As the Buckeye’s were moving into week 13, they abruptly started picking the feathers off of each other’s back and eating them. Within two days, some of them were beginning to show bare backs where all the feathers had been picked away. Naturally, we were anxious about this behavior (a form of cannibalism) and wanted to get it stopped ASAP.
After posting on the Backyard Chickens forum (Buckeye Breed thread), I learned that there are typically three things that can lead to this type of behavior in chicks, and we were guilty of letting all three things become a factor:
- Protein Deficiency – Since the Buckeyes have game bird in their background, I’d been very careful to use 29% protein turkey or game bird starter (both contained both plant and animal protein) for the first twelve weeks.

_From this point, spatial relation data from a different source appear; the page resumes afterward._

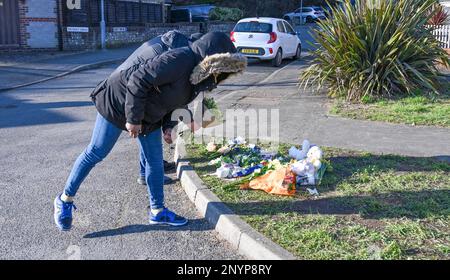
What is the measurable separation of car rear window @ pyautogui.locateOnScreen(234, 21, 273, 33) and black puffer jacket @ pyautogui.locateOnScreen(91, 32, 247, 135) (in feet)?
45.3

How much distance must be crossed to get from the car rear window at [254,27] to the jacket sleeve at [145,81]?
1407 centimetres

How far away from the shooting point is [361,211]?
4.60 metres

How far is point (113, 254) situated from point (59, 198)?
2.71ft

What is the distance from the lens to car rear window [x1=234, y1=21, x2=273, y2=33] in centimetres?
1759

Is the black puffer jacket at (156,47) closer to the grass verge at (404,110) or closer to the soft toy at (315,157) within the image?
the soft toy at (315,157)

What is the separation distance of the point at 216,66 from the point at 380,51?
23.6 ft

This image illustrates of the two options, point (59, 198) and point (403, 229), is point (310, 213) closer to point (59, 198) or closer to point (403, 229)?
point (403, 229)

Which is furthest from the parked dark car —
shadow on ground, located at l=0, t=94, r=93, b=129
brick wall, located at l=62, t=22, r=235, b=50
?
shadow on ground, located at l=0, t=94, r=93, b=129

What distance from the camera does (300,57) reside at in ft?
68.6

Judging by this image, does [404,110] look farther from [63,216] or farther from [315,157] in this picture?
[63,216]

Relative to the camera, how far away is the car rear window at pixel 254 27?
17594mm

But in the last trip to the feed store, they’d run out of turkey or game bird starter, and had either 24% protein organic or 19% protein non-organic (read containing animal protein) grower. I opted for the higher protein organic since we’d always fed the Red Comets organically and I thought it was just the higher protein the Buckeyes needed.
- Overcrowding – In addition to abruptly changing the Buckeyes to an organic diet, their quarters were getting tighter and tighter as they got bigger (they’re being raised in a 10’ x 10’ barn stall). There was really no good reason not to let them free range as they were certainly old enough, but I was being overprotective because a hawk got one of the Red Comets.
- Boredom – We’d not been giving them much to keep them occupied in their stall – like scratch, corn cobs, branches to play on, etc.
Fortunately, I only bought one bag of the organic feed, and we started supplementing that with cat food (chickens generally love cat food and it usually contains relatively high levels of animal protein) as soon as we saw the behavior change. The next day it was back to the feed store for the 19% animal protein grower, the chickens started free ranging, and scratch/corn cobs/branches suddenly appeared in their stall.
Within two days of making changes to combat the feather picking, the behavior completely stopped. They’re back to healthy, happy birds; and the missing feathers are all growing back. Based on the experience, it appears that at 12 weeks, the 19% protein is high enough for the Buckeyes, but they need some animal protein in their feed. The whole ordeal just reinforced that with animals it’s always important to pay attention, it’s never a good idea to make sudden changes, and smooth sailing is a temporary condition.